When looking at the pieces that are clearly not poetry that the Seneca Review names lyric essays, it is clear how these essays are something more than nonfiction. One lyric essay that caught my attention was “In My Version of the Afterlife Grandma is Riding an Elephant” by Alice George. The piece focuses on two story lines – one of the narrator’s grandmother’s death and the narrator’s desire to be buried when she dies, the other on the growing number of elephants turning against humans and killing hundreds and how hundreds of these people are burned because they believe burning purifies dead bodies. The connection between the narrator’s grandmother and the elephants seems tenuous at first, until the narrator mentions that her grandmother was cremated, just as many of the elephants’ victims in Africa and India. The subject of the piece is deciding which is better, cremation or burial. Each section is separated by an analogy. Each analogy connects to the section it precedes, giving a brief example of what is to be read. The title of lyric essay is well applied to these types of essays, which are more like – as a friend of mine once termed – prosetry, prose written as poetically as possible before turning completely into poetry. The essay moves well, the tone is even without giving too much to the exaggerations throughout the piece. Of all the essays in this piece, this one struck me most of all.
The poem “– U – R – Testimonies (An Excerpt)” by Philip Metres takes excerpts from testimonials from Iraqi prisoners from Abu Ghraib. What makes this poem unique is that only a word or phrases from each line of the testimonies is presented. Everything else is white space, bringing up images of letters that have been censored for content. The words float about the page, nothing to anchor them in place, time or space, giving the poem a sense of helplessness one would feel in prison. The words, when read together, elicit emotions from the reader that one would expect to find in reading the full testimonials. It is an effective poem, drawing emotions from the reader and causing them to think, especially once the reader reaches the note at the end of the excerpt that explains where the words come from.
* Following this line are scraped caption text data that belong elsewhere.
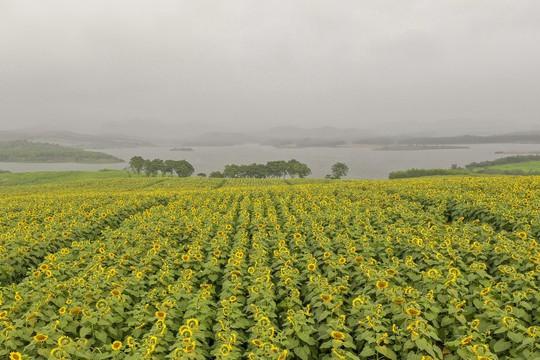 Mãn nhãn ngắm cánh đồng triệu bông hoa hướng dương bung nở ở Nghệ An - Ảnh 1.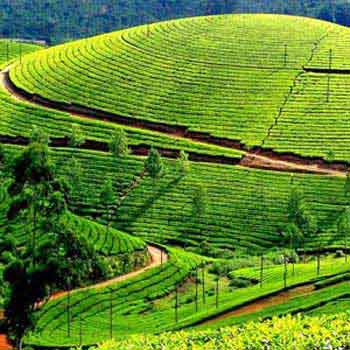 Gems of Kerala Tour Package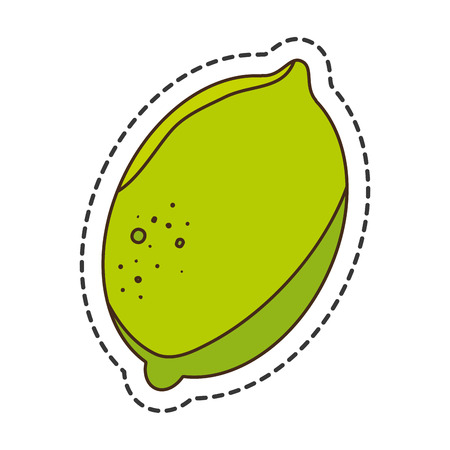 cut line: fresh fruit cut line isolated icon vector illustration design Illustration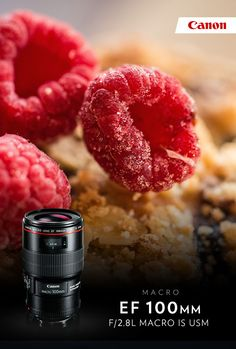Unleash the power of macro with the Canon EF 100mm f/2.8L Macro IS USM lens.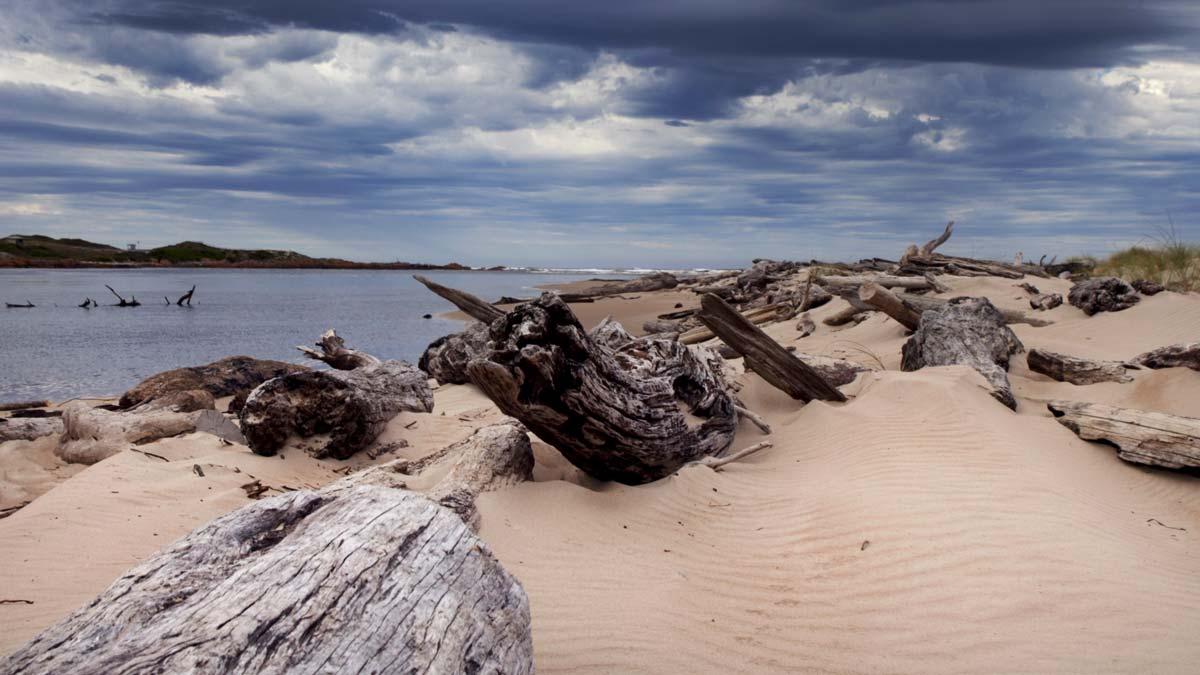 Arthur River Coastal Walk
Between the poem and the lyric essay there are three hybrid pieces the Seneca Review dubs lyric essay/poetry. “When Dada Ordered Chinese” and “When Dada Skipped School” by Desmond Kon Zhicheng-Mingde fall into this category. The two pieces characterize Da-Ren, which according to the footnote at the bottom of the first page, is a “significant motif in traditional Chinese thought.” The author creates Da-Ren as a character, detailing different aspects of his life. Without knowing that Da-Ren is not a real person but the personification of an idea, it is easy to assume that this is a nonfiction piece, providing brief glimpses into the life of a man. It is an unusual piece that may not work in another literary magazine.
This magazine seems to look for very specific kinds of work, lyrical pieces that dance on the border of nonfiction. To be published alongside these poetic writers would require very special pieces. Many of these pieces, so artfully and poetically composed, seem to be experiments in nonfiction writing, creating new kinds of nonfiction, poetry, and sometimes combining both. Straightforward pieces about life or personal experiences, unless written in a poetic manner, have no real place in this magazine, as represented with the Spring 2008 issue. The three pieces that I have described are just examples of the many pieces of the three styles printed in this literary magazine.